• **Work instruction**
Reproduce every line of the listing below word for word, leaving out the pictures.

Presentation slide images
========
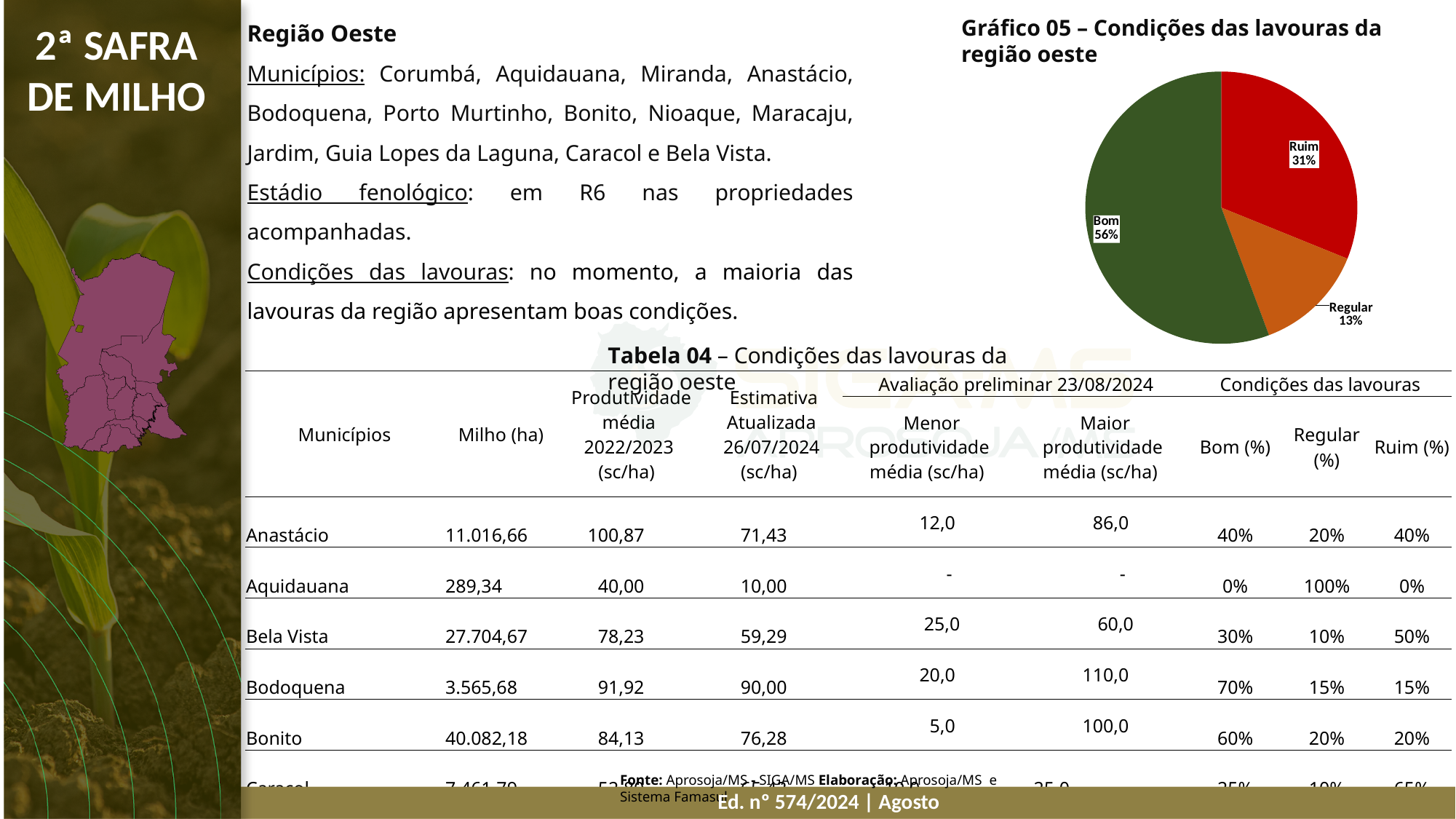
How many slices does the pie chart 'Gráfico 05 – Condições das lavouras da região oeste' have? 3 Which category has the smallest slice in the pie chart 'Gráfico 05'? Regular In the pie chart 'Gráfico 05', which is larger, the Ruim slice or the Regular slice? Ruim Which category has the largest slice in the pie chart 'Gráfico 05 – Condições das lavouras da região oeste'? Bom In the pie chart 'Gráfico 05', what percentage is shown for Regular? 13% What share of the pie chart 'Gráfico 05 – Condições das lavouras da região oeste' is labelled Bom? 56% In the pie chart 'Gráfico 05', what percentage is shown for Ruim? 31% In the pie chart 'Gráfico 05', what is the difference in percentage points between Ruim and Regular? 18 In the pie chart 'Gráfico 05', what is the difference in percentage points between Bom and Ruim? 25 What type of chart is 'Gráfico 05 – Condições das lavouras da região oeste'? Pie chart In the pie chart 'Gráfico 05', what colour is the Bom slice? Green In the pie chart 'Gráfico 05', what colour is the Ruim slice? Red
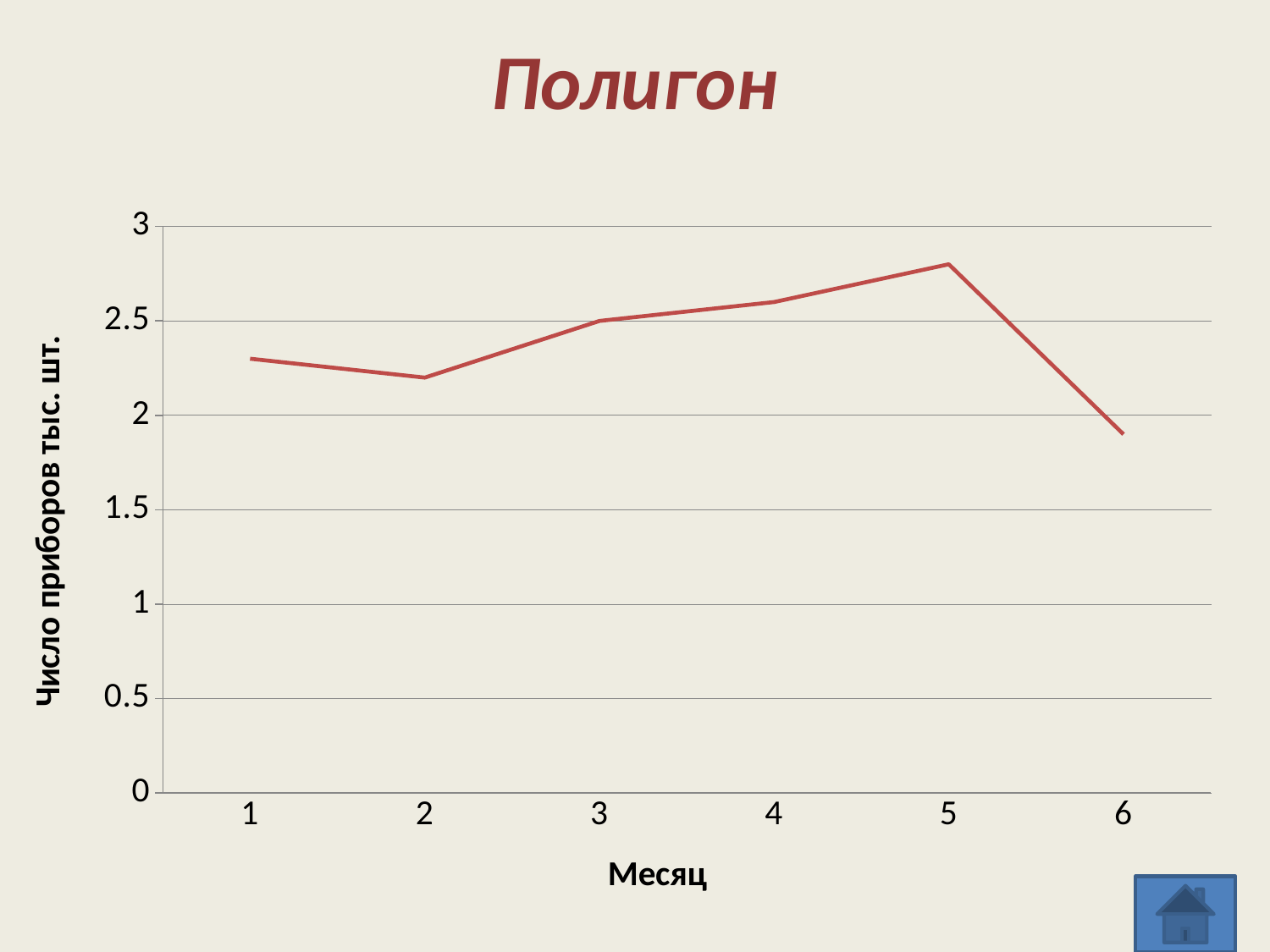
Which is larger, the value for month 4 or the value for month 2? month 4 Is the value for month 6 greater or less than 2? less What is the title of the chart on the slide? Полигон Is the value for month 2 greater or less than 2.5? less In which month is the number of devices lowest? 6 How many months (data points) are plotted on the chart? 6 What is the label of the horizontal axis? Месяц In which month is the number of devices highest? 5 Is the value for month 5 greater or less than 2.5? greater Does the value rise or fall from month 5 to month 6? fall What kind of chart is shown on the slide? line chart What is the value for month 3? 2.5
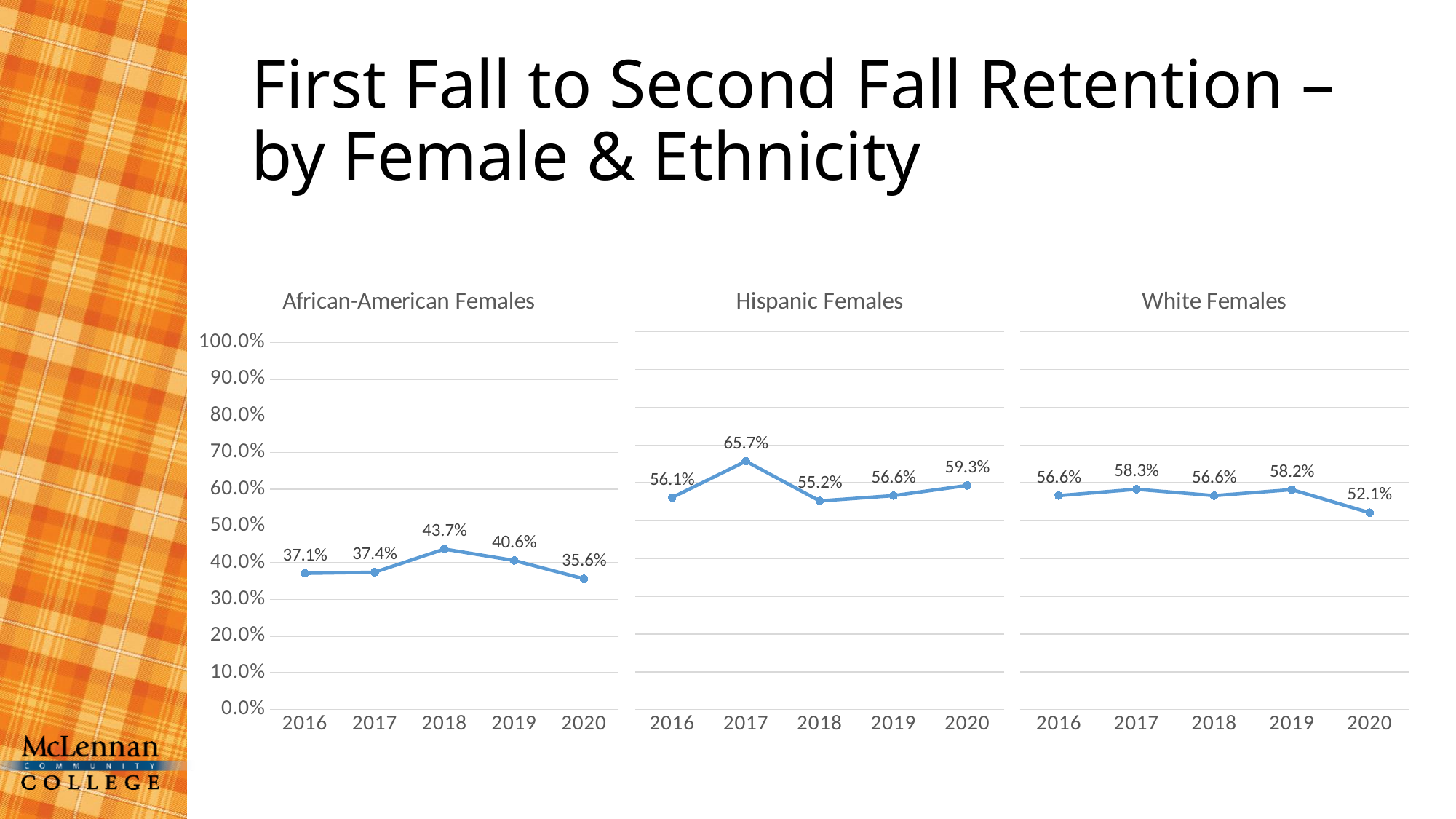
In the White Females chart, which year has the lowest retention value? 2020 What kind of chart is the African-American Females chart? line chart In the Hispanic Females chart, what is the retention value for 2017? 65.7% In the White Females chart, is the value for 2019 greater or less than 50.0%? greater In the White Females chart, what is the retention value for 2020? 52.1% In the White Females chart, does the value rise or fall from 2019 to 2020? fall How many years are plotted on the x axis of the Hispanic Females chart? 5 In the African-American Females chart, what is the retention value for 2018? 43.7% In the Hispanic Females chart, which is larger, the value for 2017 or the value for 2018? 2017 In the Hispanic Females chart, which year has the highest retention value? 2017 In the African-American Females chart, what is the difference between the 2018 and 2020 values? 8.1% In the African-American Females chart, which year has the lowest retention value? 2020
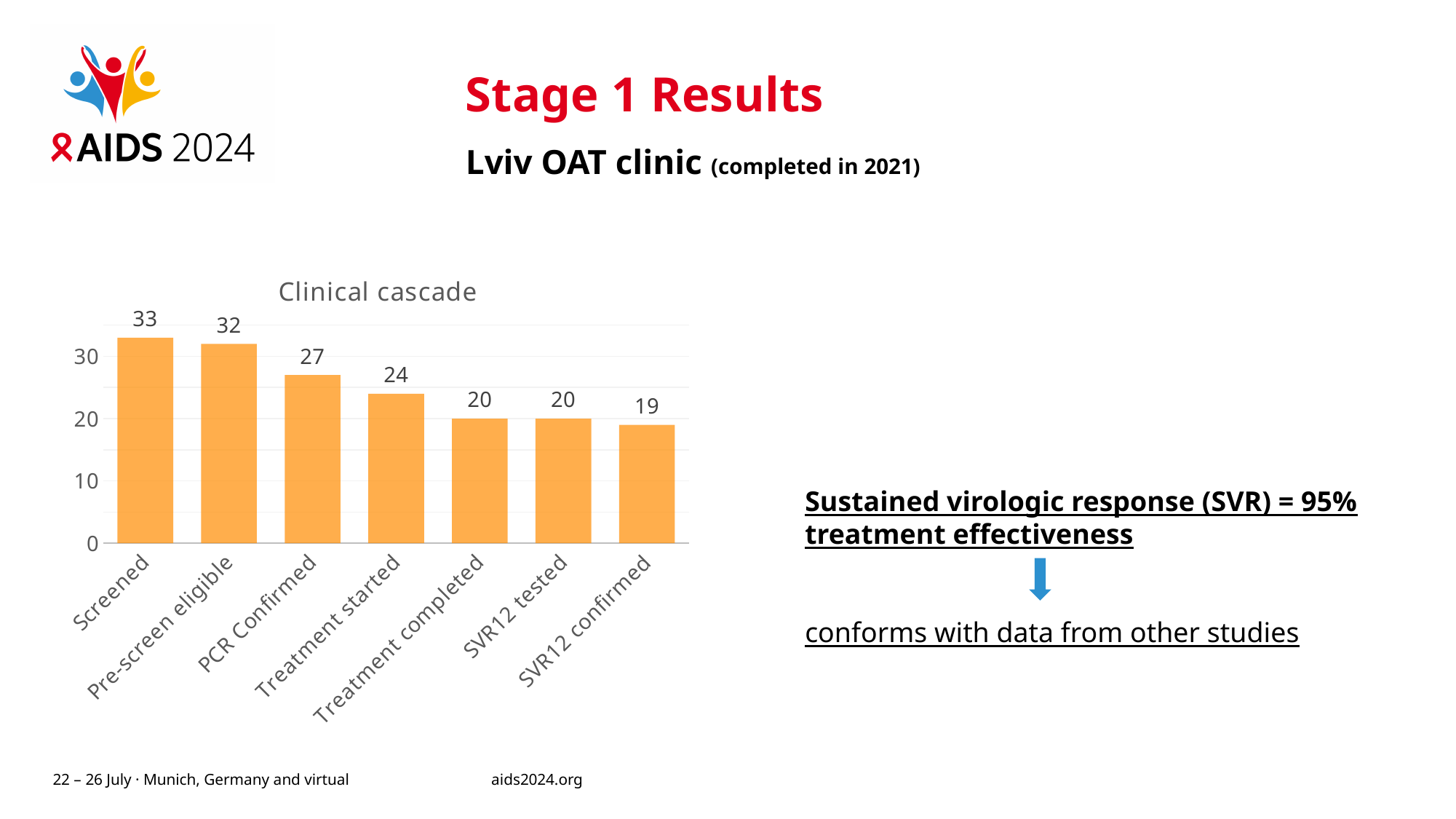
Do the values in the Clinical cascade chart generally rise or fall from left to right? Fall What is the value for PCR Confirmed in the Clinical cascade chart? 27 Which is larger, the value for Pre-screen eligible or the value for Treatment completed? Pre-screen eligible Which category has the lowest value in the Clinical cascade chart? SVR12 confirmed What is the difference between the values for Screened and SVR12 confirmed? 14 How many categories are shown in the Clinical cascade chart? 7 What is the difference between the values for PCR Confirmed and Treatment started? 3 What kind of chart is the Clinical cascade chart? Bar chart Which category has the highest value in the Clinical cascade chart? Screened What is the value for Treatment started in the Clinical cascade chart? 24 What is the value for SVR12 confirmed in the Clinical cascade chart? 19 What is the value for Screened in the Clinical cascade chart? 33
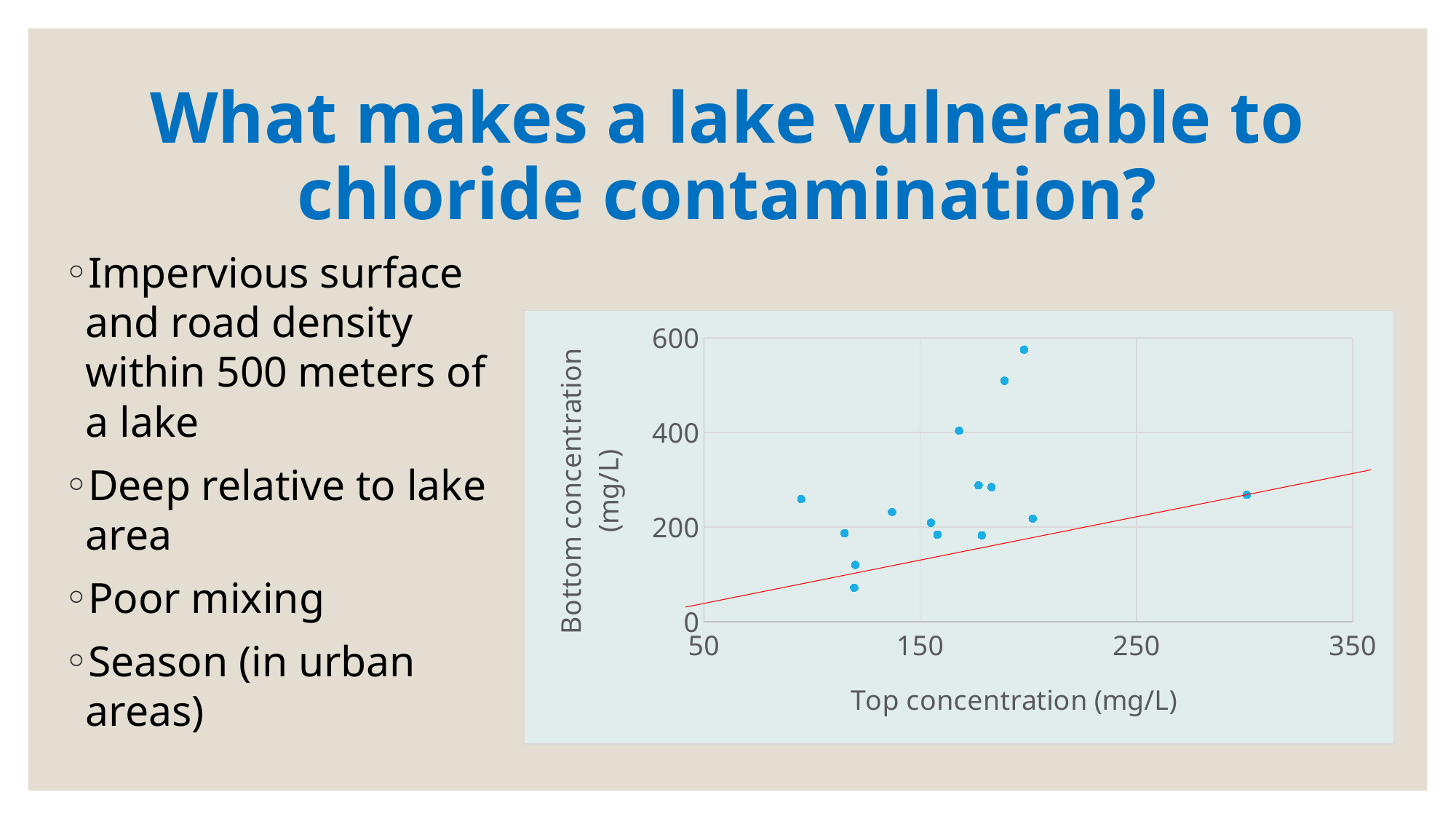
Is the bottom concentration of the highest point on the chart greater or less than 400 mg/L? greater Does the red trend line on the chart rise or fall as top concentration increases? rises Is the bottom concentration of the lowest point on the chart greater or less than 200 mg/L? less Is the top concentration of the leftmost point on the chart greater or less than 150 mg/L? less How many data points are plotted on the chart? 15 What is the label of the y axis of the chart? Bottom concentration (mg/L) What is the highest value shown on the y axis of the chart? 600 What kind of chart is shown on the slide? scatter chart What is the label of the x axis of the chart? Top concentration (mg/L)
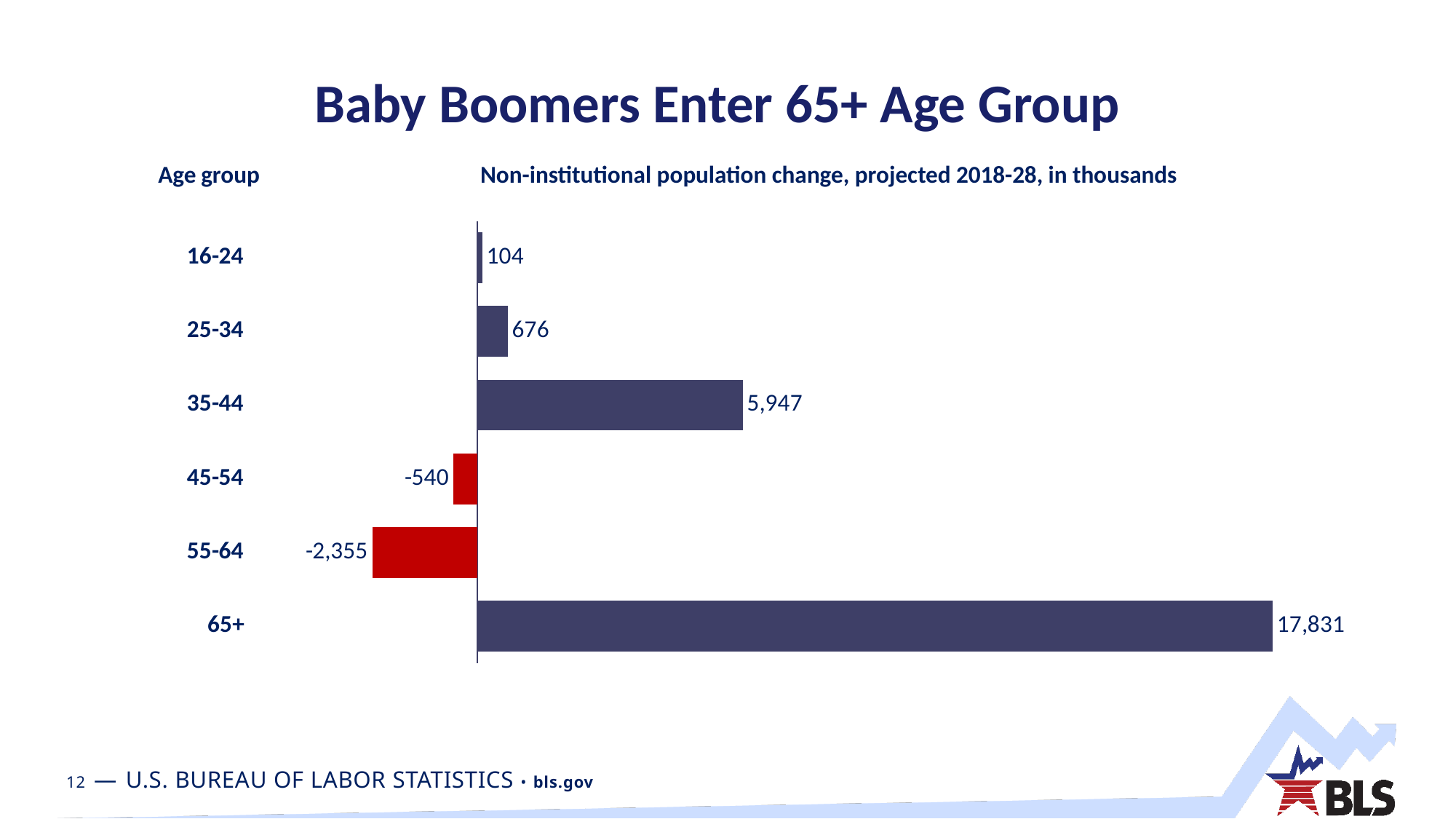
How many age groups show a negative projected population change? 2 Which age group has a larger projected population change, 25-34 or 45-54? 25-34 How many age groups are shown in the chart? 6 What is the projected population change for the 55-64 age group? -2,355 What colour are the bars for age groups with a negative population change? Red What is the projected population change for the 35-44 age group? 5,947 Which age group has the lowest projected population change? 55-64 What kind of chart is shown on the slide? Bar chart What is the projected population change for the 16-24 age group? 104 What is the difference between the projected population change for 35-44 and for 25-34? 5,271 What is the projected non-institutional population change for the 65+ age group? 17,831 Which age group has the largest projected population change? 65+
========
• **Written answer**
How many slices does the pie chart 'Gráfico 05 – Condições das lavouras da região oeste' have? 3 Which category has the smallest slice in the pie chart 'Gráfico 05'? Regular In the pie chart 'Gráfico 05', which is larger, the Ruim slice or the Regular slice? Ruim Which category has the largest slice in the pie chart 'Gráfico 05 – Condições das lavouras da região oeste'? Bom In the pie chart 'Gráfico 05', what percentage is shown for Regular? 13% What share of the pie chart 'Gráfico 05 – Condições das lavouras da região oeste' is labelled Bom? 56% In the pie chart 'Gráfico 05', what percentage is shown for Ruim? 31% In the pie chart 'Gráfico 05', what is the difference in percentage points between Ruim and Regular? 18 In the pie chart 'Gráfico 05', what is the difference in percentage points between Bom and Ruim? 25 What type of chart is 'Gráfico 05 – Condições das lavouras da região oeste'? Pie chart In the pie chart 'Gráfico 05', what colour is the Bom slice? Green In the pie chart 'Gráfico 05', what colour is the Ruim slice? Red
Which is larger, the value for month 4 or the value for month 2? month 4 Is the value for month 6 greater or less than 2? less What is the title of the chart on the slide? Полигон Is the value for month 2 greater or less than 2.5? less In which month is the number of devices lowest? 6 How many months (data points) are plotted on the chart? 6 What is the label of the horizontal axis? Месяц In which month is the number of devices highest? 5 Is the value for month 5 greater or less than 2.5? greater Does the value rise or fall from month 5 to month 6? fall What kind of chart is shown on the slide? line chart What is the value for month 3? 2.5
In the White Females chart, which year has the lowest retention value? 2020 What kind of chart is the African-American Females chart? line chart In the Hispanic Females chart, what is the retention value for 2017? 65.7% In the White Females chart, is the value for 2019 greater or less than 50.0%? greater In the White Females chart, what is the retention value for 2020? 52.1% In the White Females chart, does the value rise or fall from 2019 to 2020? fall How many years are plotted on the x axis of the Hispanic Females chart? 5 In the African-American Females chart, what is the retention value for 2018? 43.7% In the Hispanic Females chart, which is larger, the value for 2017 or the value for 2018? 2017 In the Hispanic Females chart, which year has the highest retention value? 2017 In the African-American Females chart, what is the difference between the 2018 and 2020 values? 8.1% In the African-American Females chart, which year has the lowest retention value? 2020
Do the values in the Clinical cascade chart generally rise or fall from left to right? Fall What is the value for PCR Confirmed in the Clinical cascade chart? 27 Which is larger, the value for Pre-screen eligible or the value for Treatment completed? Pre-screen eligible Which category has the lowest value in the Clinical cascade chart? SVR12 confirmed What is the difference between the values for Screened and SVR12 confirmed? 14 How many categories are shown in the Clinical cascade chart? 7 What is the difference between the values for PCR Confirmed and Treatment started? 3 What kind of chart is the Clinical cascade chart? Bar chart Which category has the highest value in the Clinical cascade chart? Screened What is the value for Treatment started in the Clinical cascade chart? 24 What is the value for SVR12 confirmed in the Clinical cascade chart? 19 What is the value for Screened in the Clinical cascade chart? 33
Is the bottom concentration of the highest point on the chart greater or less than 400 mg/L? greater Does the red trend line on the chart rise or fall as top concentration increases? rises Is the bottom concentration of the lowest point on the chart greater or less than 200 mg/L? less Is the top concentration of the leftmost point on the chart greater or less than 150 mg/L? less How many data points are plotted on the chart? 15 What is the label of the y axis of the chart? Bottom concentration (mg/L) What is the highest value shown on the y axis of the chart? 600 What kind of chart is shown on the slide? scatter chart What is the label of the x axis of the chart? Top concentration (mg/L)
How many age groups show a negative projected population change? 2 Which age group has a larger projected population change, 25-34 or 45-54? 25-34 How many age groups are shown in the chart? 6 What is the projected population change for the 55-64 age group? -2,355 What colour are the bars for age groups with a negative population change? Red What is the projected population change for the 35-44 age group? 5,947 Which age group has the lowest projected population change? 55-64 What kind of chart is shown on the slide? Bar chart What is the projected population change for the 16-24 age group? 104 What is the difference between the projected population change for 35-44 and for 25-34? 5,271 What is the projected non-institutional population change for the 65+ age group? 17,831 Which age group has the largest projected population change? 65+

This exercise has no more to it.